We see and hear how community radio can give a voice to an adolescent from our own midst. Participation empowers. Also participating, Rizwan Aslam profiles a homeless man in his neighborhood who is being cared for by area merchants; Munir Karim questions reality through conversations with an imam, an astronomer, a philosopher and a psychiatrist. Muslim and non-Muslim youth. We all share such questions.

And we all sometimes wonder, “Why do they hate me?” But speaking of an entity obsessed with public and self image, tortured by insecurity and by this same question, Uncle Sam says “hi”. Hi??? Well “hi” with some nice packaging. “Hi” is a 4 million dollar venture developed by the State Department and media consultants to "build bridges of communication" between Arabs and the United States.

Described by its editors as a non-political, lifestyle magazine targeting young Arab men and women, Hi magazine seeks to win Muslim and Arab hearts and minds. As an experiment in “building civil society” this project may possibly do some good. But it is a strange American mix of idealism and Madison Avenue image-consulting. It is quite a contrast to community radio of “Radio Rookies.” And to the sincerity of Karim and young Samr.

Like so many other American magazines, this glossy magazine worships celebrity and trends, and according to Middle East Reports (www.merip.org/mero/interventions), “asks younger Arabs to dream of affluent American lifestyles -- and to shut off other brain functions.”
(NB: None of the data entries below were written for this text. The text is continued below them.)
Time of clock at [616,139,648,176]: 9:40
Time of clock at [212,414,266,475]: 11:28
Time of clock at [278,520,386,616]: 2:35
During the Cold War the CIA funded a number of fairly good intellectual magazines to help counter the appeal of communism. Publishing since summer, Hi magazine apparently represents an “MTV-version” of this propaganda war. And there is more of this to come-- just this week, the House of Representatives agreed to fund the creation of a 24-hour radio and television news network aimed at promoting American values in the Middle East. But one wonders if these values still include intellectual fairness and honesty in communication.
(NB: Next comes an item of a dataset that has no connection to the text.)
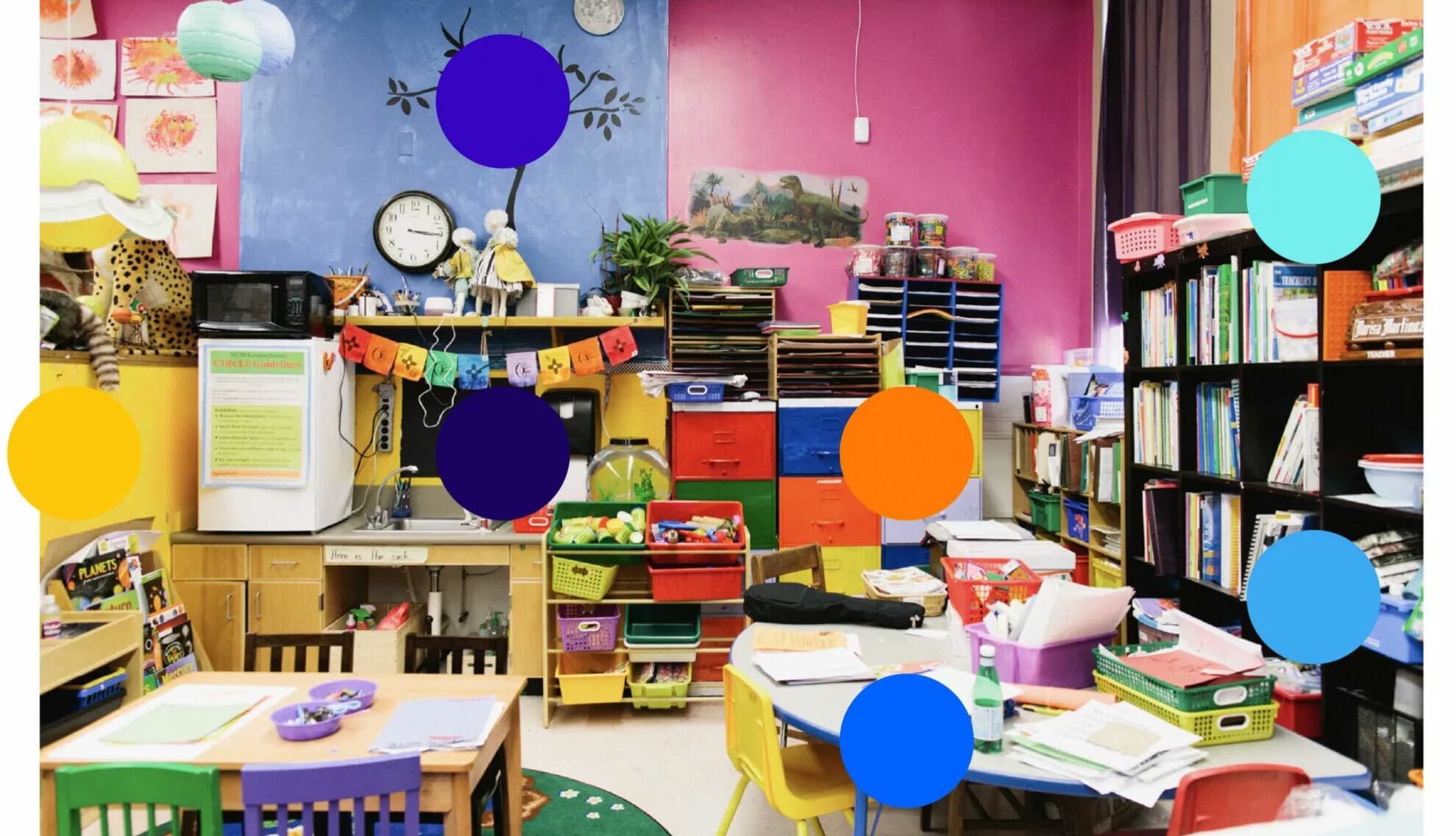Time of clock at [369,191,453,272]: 3:16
According to Middle East Reports, this magazine strips musicians like Cheb Khaled and activist poets of their political content, certainly of anything pro-Palestinian, even misrepresenting New York’s own Suheir Hammad's work; “Hi attempts to present Hammad as just another pop Arab artist who is gaining popularity in the US. The charged racial context of her Arab-American poetry is literally whitewashed by scribes under the supervision of the State Department.”

The magazine editors claim that selling “American” culture— in a happy, secular media version— is, “a new phenomenon in the Arab world…. a lifestyle magazine that doesn't touch on the political." While this claim is debatable—there are many western influenced magazines, TV shows, movies-- obviously this is a very political approach in itself. (see www.himag.com).
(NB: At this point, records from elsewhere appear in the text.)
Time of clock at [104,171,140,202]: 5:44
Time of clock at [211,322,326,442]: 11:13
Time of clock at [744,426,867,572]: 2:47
Yet at a time when the US should be engaging in honest dialogue about ideas it instead substitutes the media equivalent of bread and circuses. "The problem with young Arabs is not how they perceive U.S. culture or the American way of life," says Professor Mohammed Nawawy, quoted in an Islam On line article. "They're watching American movies and wearing American jeans and lining up to get visas to come to the United States. The problem is how they perceive United States foreign policy, and that can only be changed by actions on the ground in Iraq and Israel," he added. May Muslim youth find their Truth without compulsion; even if it is an imperfect, personal truth to start. We can do much better without the brainwashing of “Joe” Camel or of “Sam” bin Laden. May Allah guide us all to his freedom from Iftar to Suhur, from Maghreb to the sweet peace of Fajr.